**TRAVAIL À RÉALISER**
• 1. Recopiez fidèlement le passage de l'extrait du document qui s'ouvre sur les mots contenant « Tout au long » et se clôt sur « en Suisse ? ».
• 2. Traduisez en anglais la phrase suivante de l'extrait du document : « Comparant cinq pays (Allemagne, Belgique, France, Suède et Suisse), leur étude montre que les couples dont les opinions sont les plus égalitaires ont de bien meilleurs indicateurs de bien-être, quel que soit le pays observé. »

**EXTRAIT DU DOCUMENT**
Tout au long du congrès, qui a réuni plus de 250 chercheurs et chercheuses, les membres du PRN LIVES ont présenté vingt-trois papiers, dont douze sur la base de données récoltées au sein de projets spécifiques du pôle (IP201, IP207, IP212, IP213). S’ajoutant à des questions touchant au monde du travail ou au vieillissement, le thème de la famille était particulièrement bien couvert, avec plusieurs chercheuses s’intéressant à comprendre diverses facettes de l’évolution des structures familiales.
Egalité homme-femme en progression. Et en Suisse ?
La Prof. Clémentine Rossier, démographe de la famille à l’Université de Genève et responsable de l’IP208 du PRN LIVES, a présenté une recherche menée en collaboration avec Juliette Fioretta sur le bien-être des couples avec enfants qui adoptent des pratiques et attitudes de genre progressistes.
Comparant cinq pays (Allemagne, Belgique, France, Suède et Suisse), leur étude montre que les couples dont les opinions sont les plus égalitaires ont de bien meilleurs indicateurs de bien-être, quel que soit le pays observé. Ce résultat se comprend notamment parce que les couples qui ont des idéaux plus progressistes en matière de genre sont aussi plus favorisés socialement. Lorsqu’on examine l'égalité de genre dans la pratique - ici en s'intéressant aux couples où les deux conjoints travaillent à 100% - on retrouve les mêmes résultats : les couples à double pleins temps ont généralement des meilleurs indicateurs de bien-être.
La Suisse est le seul pays, parmi les cinq observés dans cette étude, où les couples dont les deux partenaires travaillent à temps plein ressentent davantage de difficultés financières et de santé que les couples où la femme est partiellement ou totalement retirée du marché du travail. Contrairement aux autres pays, les femmes qui travaillent à 100% en Suisse y semblent contraintes pour des raisons économiques, et cela au détriment de leur bien-être, dans un contexte très peu propice à la conciliation travail-famille. Les femmes de milieux plus privilégiés, qui sont favorisées par un travail à plein temps dans les autres pays, optent massivement pour un temps partiel en Suisse, par manque de structures institutionnelles appropriées en matière de garde d’enfants.
Cette observation est confirmée par le fait que la Suisse est aussi le pays présentant la plus grande proportion d’hommes ayant réduit leur temps de travail pour s’occuper des enfants (9%). Les chercheuses en concluent que « c’est donc bien la possibilité de mener de front vie professionnelle et vie familiale qui est au cœur du problème en Suisse, et non pas l’égalité de genre en matière de représentations ou d’autres pratiques ».
Opinions individuelles et normes sociales
Ce constat d’une évolution des mentalités pas encore totalement représentée dans les faits se retrouve dans une autre étude, très originale et prometteuse, qui a été présentée par Léïla Eisner, doctorante LIVES à l’Université de Lausanne sous la direction du Prof. Dario Spini. Sur la base d’une enquête menée auprès de 1105 personnes de tous milieux dans différentes localités du canton de Vaud, la jeune chercheuse en psychologie sociale s’est intéressée aux opinions des répondant·e·s sur les mères qui travaillent et les parents de même sexe, ainsi qu’à leur perception de ce qu’en pensent les autres.

**DONNÉES FOURNIES**
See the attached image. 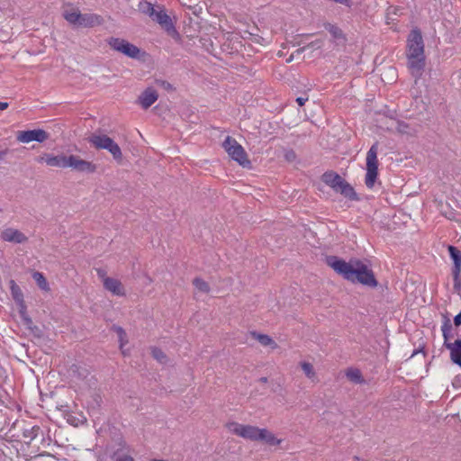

**RÉPONSES ATTENDUES**
• 1.
Tout au long du congrès, qui a réuni plus de 250 chercheurs et chercheuses, les membres du PRN LIVES ont présenté vingt-trois papiers, dont douze sur la base de données récoltées au sein de projets spécifiques du pôle (IP201, IP207, IP212, IP213). S’ajoutant à des questions touchant au monde du travail ou au vieillissement, le thème de la famille était particulièrement bien couvert, avec plusieurs chercheuses s’intéressant à comprendre diverses facettes de l’évolution des structures familiales.
Egalité homme-femme en progression. Et en Suisse ?

• 2. Comparing five countries (Germany, Belgium, France, Sweden and Switzerland), their study shows that couples whose views are the most egalitarian have much better well-being indicators, regardless of the country observed.